Two decades after 2,996 lives were lost in the 9/11 terror attacks, the wars launched in their names have claimed 900,000 more.
That is the conclusion of the latest report by Brown University’s Costs of War Project. The war in Afghanistan, launched within weeks of the 9/11 attacks and terminated in August by US President Joe Biden, is estimated to have killed 176,206 people – 96% of them Afghans, and more than one in four of them civilians (27%).
An estimated 5.9 million Afghans have been forced from their homes over the course of the war, representing 29% of the country’s pre-war population.
Spillover into neighbouring Pakistan is estimated to have claimed an additional 66,650 lives, including 24,291 civilians (36% of the total), while displacing a further 3.7 million people.
More destructive still, according to the report, was the 2003 invasion and subsequent occupation of Iraq.
Between 275,000 and 306,000 people are estimated to have died in the Iraq war, including between 185,000 and 209,000 civilians – 68% of all fatalities. The total fatalities represent between 1.1% and 1.2% of Iraq’s pre-war population, a burden comparable to that experienced by Italy in the Second World War. More than one in three of Iraq’s pre-war population have been displaced by the conflict (37%).
The total number killed in all the conflicts stemming from the War on Terror, estimated at between 897,000 and 929,000, is greater than the death toll of the US Civil War and approximately 300 times larger than the death toll of the 9/11 terror attacks.
That death toll stands in stark contrast to the deaths caused by Islamist terror attacks in Western Europe and North America since 9/11, which stands at 828, according to the Global Terrorism Database.
Criticism of Biden's decision
The figures add context to heated criticism of Biden’s decision to terminate the conflict. Many have called for the indefinite continuation of US involvement, citing the relatively low coalition military casualty figures of recent years.
The war may have become relatively painless for Western militaries, largely a result of an Obama-era strategy of retreating into the skies, but little had changed for Afghans by the time of Biden’s withdrawal.
According to UN figures, between 2009 and 2020 the annual civilian death toll fluctuated between a low of 2,412 (in 2009) and a high of 3,803 (in 2018). Between 2014 and 2020, the number never fell below 3,000.
The eight-trillion-dollar war
The war in Afghanistan has been a defeat unlike anything experienced by the US since Vietnam. In 2001, the US joined Afghanistan’s civil war on the side of the anti-Taliban Northern Alliance, then in control of large swathes of the country’s north-east. Two decades later, armed opposition to Taliban rule is confined to parts of a single valley outside the capital.
While the US was successful in toppling Iraq’s government, the country’s supposed weapons of mass destruction and ties to al-Qaeda never materialised. Much as in Afghanistan, the institutions built by the occupation were weak, sectarian and riddled with corruption. A disastrous civil war in 2006 paved the way for the emergence of ISIS in 2014.

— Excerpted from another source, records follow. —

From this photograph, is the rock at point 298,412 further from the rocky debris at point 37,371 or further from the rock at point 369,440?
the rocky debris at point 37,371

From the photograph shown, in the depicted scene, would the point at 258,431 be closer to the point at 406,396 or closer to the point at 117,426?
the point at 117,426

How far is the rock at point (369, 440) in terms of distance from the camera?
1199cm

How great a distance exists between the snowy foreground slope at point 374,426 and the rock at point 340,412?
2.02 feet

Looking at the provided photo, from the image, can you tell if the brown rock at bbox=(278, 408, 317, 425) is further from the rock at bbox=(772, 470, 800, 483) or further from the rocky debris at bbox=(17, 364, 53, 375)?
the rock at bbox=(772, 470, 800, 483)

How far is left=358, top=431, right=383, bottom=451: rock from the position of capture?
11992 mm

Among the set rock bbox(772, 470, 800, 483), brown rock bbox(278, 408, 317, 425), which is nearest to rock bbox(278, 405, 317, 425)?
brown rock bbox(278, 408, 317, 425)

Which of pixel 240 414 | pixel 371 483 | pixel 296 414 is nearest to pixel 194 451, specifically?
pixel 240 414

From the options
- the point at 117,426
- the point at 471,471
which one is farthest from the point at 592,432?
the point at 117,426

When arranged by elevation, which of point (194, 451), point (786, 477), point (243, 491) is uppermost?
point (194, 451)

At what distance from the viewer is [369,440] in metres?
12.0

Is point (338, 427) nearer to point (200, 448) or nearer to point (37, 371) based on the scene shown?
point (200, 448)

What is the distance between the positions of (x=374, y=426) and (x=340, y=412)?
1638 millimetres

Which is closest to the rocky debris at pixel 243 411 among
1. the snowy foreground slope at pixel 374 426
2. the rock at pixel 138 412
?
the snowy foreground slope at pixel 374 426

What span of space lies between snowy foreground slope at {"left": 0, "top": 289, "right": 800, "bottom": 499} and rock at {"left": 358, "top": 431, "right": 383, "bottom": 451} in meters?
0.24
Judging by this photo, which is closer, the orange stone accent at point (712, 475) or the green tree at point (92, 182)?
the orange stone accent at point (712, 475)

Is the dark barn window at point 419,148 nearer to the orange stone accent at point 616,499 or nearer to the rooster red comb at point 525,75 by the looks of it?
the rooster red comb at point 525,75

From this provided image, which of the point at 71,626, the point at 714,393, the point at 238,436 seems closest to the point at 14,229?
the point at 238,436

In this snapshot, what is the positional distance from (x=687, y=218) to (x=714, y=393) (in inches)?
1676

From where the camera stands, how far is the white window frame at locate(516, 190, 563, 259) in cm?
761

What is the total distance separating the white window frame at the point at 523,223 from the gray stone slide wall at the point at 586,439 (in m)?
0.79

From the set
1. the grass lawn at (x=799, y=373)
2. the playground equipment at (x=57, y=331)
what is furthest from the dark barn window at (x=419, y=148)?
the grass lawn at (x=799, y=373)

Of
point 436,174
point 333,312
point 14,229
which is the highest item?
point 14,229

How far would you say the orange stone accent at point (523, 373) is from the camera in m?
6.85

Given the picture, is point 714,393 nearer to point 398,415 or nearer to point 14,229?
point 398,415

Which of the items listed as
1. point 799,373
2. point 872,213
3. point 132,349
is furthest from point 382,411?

The failures of each were not due to a lack of funding. According to the Costs of War Project, the total price tag of the post-9/11 wars (including interventions in Syria, Yemen and elsewhere) is $8trn – four times larger than Biden’s climate plan.
Much of this money has gone into the private sector. Since 2008, according to US government figures, federal contracts for operations in Afghanistan and Iraq have netted private sector actors $210bn – a sum that excludes war contracts for activities based in neighbouring countries, such as Pakistan, and defence procurement at home.
US aerospace giant KBR has been the biggest beneficiary of these contracts, securing deals worth at least $40bn over the past 13 years.
The budgetary cost of the wars in Afghanistan, Iraq and elsewhere have been only part of a decades-long increase in US defence spending. According to the World Bank, the past 20 years have seen annual US defence spending grow from $332bn to $723bn.
The Institute for Policy Studies recently estimated that, since 9/11, the US has spent $21trn on foreign and domestic militarisation, including $16trn in military spending and $949bn in spending on homeland security.
The report estimates that $7.2trn has gone into military contracts. An analysis by the Intercept recently found that the stock prices of the five largest US defence contractors have collectively outperformed the S&P500 by 58% since 2001.
As an article by Slate notes, the vastly expanded profits of these companies have not come primarily from the sale of arms, vehicles and mercenaries for use in Afghanistan or Iraq. Much more significant to their balance sheets has been renewed tensions with Russia and China, tensions which have led to an explosion of investment in nuclear weapons, missile defence systems, space-based systems, cyberwarfare infrastructure and the development of new ships and planes.
Moreover, it now seems likely that US involvement in Afghanistan will not be ending entirely, but instead joining the ranks of the superpower’s covert drone wars – such as those waged in Somalia, Yemen and Libya.
The US defence sector, it appears, has little to worry about.